# START OF Data for this task

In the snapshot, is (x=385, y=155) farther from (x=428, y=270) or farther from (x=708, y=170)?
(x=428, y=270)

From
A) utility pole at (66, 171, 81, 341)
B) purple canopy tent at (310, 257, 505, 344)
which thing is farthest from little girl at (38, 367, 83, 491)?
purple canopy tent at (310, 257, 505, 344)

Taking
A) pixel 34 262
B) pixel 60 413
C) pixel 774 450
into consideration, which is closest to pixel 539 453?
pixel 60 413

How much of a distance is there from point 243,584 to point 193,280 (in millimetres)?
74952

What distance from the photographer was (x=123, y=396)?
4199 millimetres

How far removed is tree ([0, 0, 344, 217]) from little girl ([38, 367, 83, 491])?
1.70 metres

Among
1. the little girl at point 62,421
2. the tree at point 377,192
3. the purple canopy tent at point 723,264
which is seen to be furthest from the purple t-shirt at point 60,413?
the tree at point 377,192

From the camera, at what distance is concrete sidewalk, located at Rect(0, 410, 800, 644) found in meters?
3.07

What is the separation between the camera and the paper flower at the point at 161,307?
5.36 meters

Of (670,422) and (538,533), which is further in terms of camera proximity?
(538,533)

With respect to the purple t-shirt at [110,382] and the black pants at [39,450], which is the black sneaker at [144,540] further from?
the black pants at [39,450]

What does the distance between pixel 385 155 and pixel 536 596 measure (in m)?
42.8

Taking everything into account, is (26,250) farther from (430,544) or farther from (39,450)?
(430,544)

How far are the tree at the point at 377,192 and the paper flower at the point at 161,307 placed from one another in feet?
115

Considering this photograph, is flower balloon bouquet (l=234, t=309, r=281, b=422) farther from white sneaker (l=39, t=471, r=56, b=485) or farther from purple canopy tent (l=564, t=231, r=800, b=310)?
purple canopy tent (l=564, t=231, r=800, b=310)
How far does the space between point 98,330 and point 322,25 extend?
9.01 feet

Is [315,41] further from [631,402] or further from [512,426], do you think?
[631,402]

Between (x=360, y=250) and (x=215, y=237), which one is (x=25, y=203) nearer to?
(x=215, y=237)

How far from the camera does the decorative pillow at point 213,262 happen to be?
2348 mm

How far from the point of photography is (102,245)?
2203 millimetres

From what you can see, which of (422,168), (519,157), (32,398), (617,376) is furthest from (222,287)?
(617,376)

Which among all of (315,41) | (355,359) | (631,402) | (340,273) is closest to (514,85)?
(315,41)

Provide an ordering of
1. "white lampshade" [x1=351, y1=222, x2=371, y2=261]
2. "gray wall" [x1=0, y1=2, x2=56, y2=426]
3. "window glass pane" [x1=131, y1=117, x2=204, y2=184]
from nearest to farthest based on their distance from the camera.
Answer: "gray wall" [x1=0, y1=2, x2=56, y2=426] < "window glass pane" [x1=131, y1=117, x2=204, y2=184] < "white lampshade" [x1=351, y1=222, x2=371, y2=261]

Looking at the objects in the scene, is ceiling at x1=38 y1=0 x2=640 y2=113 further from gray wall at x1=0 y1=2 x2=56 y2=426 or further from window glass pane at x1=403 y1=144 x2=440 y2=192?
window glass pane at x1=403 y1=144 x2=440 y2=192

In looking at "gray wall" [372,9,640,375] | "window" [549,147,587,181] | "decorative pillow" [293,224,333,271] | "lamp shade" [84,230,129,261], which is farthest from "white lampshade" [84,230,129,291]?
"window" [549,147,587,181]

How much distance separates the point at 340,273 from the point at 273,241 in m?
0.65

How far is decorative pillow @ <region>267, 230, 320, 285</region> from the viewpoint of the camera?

# END OF Data for this task

What is expected
Repeat the items word for word, from the very beginning down to and including the line that contains "1.70 metres".

The completed task
In the snapshot, is (x=385, y=155) farther from (x=428, y=270) or farther from (x=708, y=170)?
(x=428, y=270)

From
A) utility pole at (66, 171, 81, 341)
B) purple canopy tent at (310, 257, 505, 344)
which thing is farthest from little girl at (38, 367, 83, 491)?
purple canopy tent at (310, 257, 505, 344)

Taking
A) pixel 34 262
B) pixel 60 413
C) pixel 774 450
into consideration, which is closest to pixel 539 453?
pixel 60 413

How much of a distance is there from point 243,584 to point 193,280 (in millimetres)?
74952

What distance from the photographer was (x=123, y=396)?
4199 millimetres

How far removed is tree ([0, 0, 344, 217]) from little girl ([38, 367, 83, 491])?
1.70 metres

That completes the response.